Akhirnya, aku tak tahan lagi dan berteriak, "Dasar pengecut! Kalau memang berani, tunjukkan dirimu di hadapanku, jangan main trik murahan seperti ini! Sial! Aku tidak akan mati! Kau mati, aku tetap tidak akan mati!"

Setelah meluapkan emosiku, rasa lemas kembali menyergapku.

Tiba-tiba, Pendeta Bai menumpukan kedua tangan pada altar, melompat naik, lalu mengambil puntung rokok dari tangan lilin itu dan berkata, "Kalau tangan ini dibuat berdasarkan tangan Chen La, sebaiknya jangan dibakar! Kalau sampai membawa sial, kau yang rugi! Lebih baik kita bawa saja!"

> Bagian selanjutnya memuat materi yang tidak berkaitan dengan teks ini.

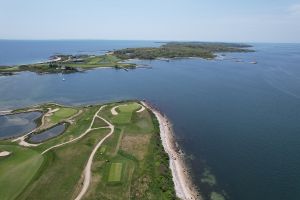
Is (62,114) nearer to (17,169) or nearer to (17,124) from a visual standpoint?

Fang Qing membersihkan kantong plastik bekas sarapan, lalu menyerahkannya pada Pendeta Bai.

Kantong itu tidak besar, hanya cukup untuk membungkus sebagian tangan.

Pendeta Bai menyerahkan tangan itu turun dari altar.

Walaupun aku tahu itu hanya tangan palsu, tetap saja hatiku terasa tidak nyaman!

"Biar aku saja!" Fang Qing cukup sigap, langsung menerima tangan terputus itu.

Pendeta Bai membalikkan patung rubah yang terjatuh dan menatanya kembali, lalu berkata, "Sejak dulu patung dewa di kuil itu paling tidak berguna. Orang lain berbuat seenaknya di wilayahmu, kau pun tak mampu berbuat apa-apa! Ingat baik-baik! Kami bertiga, Bai Xiaolou, Chen La, dan Fang Qing, telah bersama-sama membenahi patungmu. Jika nanti kami harus berjalan di malam hari, jangan lupa membalas budi, lindungi kami sedikit lebih baik."

Pendeta Bai turun dari altar, menepuk pundakku dengan lembut, lalu berkata, "Sekarang kau percaya kan, orang berbaju hitam itu benar-benar tak akan berhenti mengganggu? Kita bahkan belum meninggalkan Desa Ye, dia sudah mengirimkan hadiah besar."

Aku mengangguk, "Betul! Kalau tadi kita membakar tangan itu, apa yang akan terjadi?"

Pendeta Bai berkata, "Mungkin saja tangan kananmu itu tak akan bisa diangkat lagi, dan berubah menjadi tangan yang lumpuh!"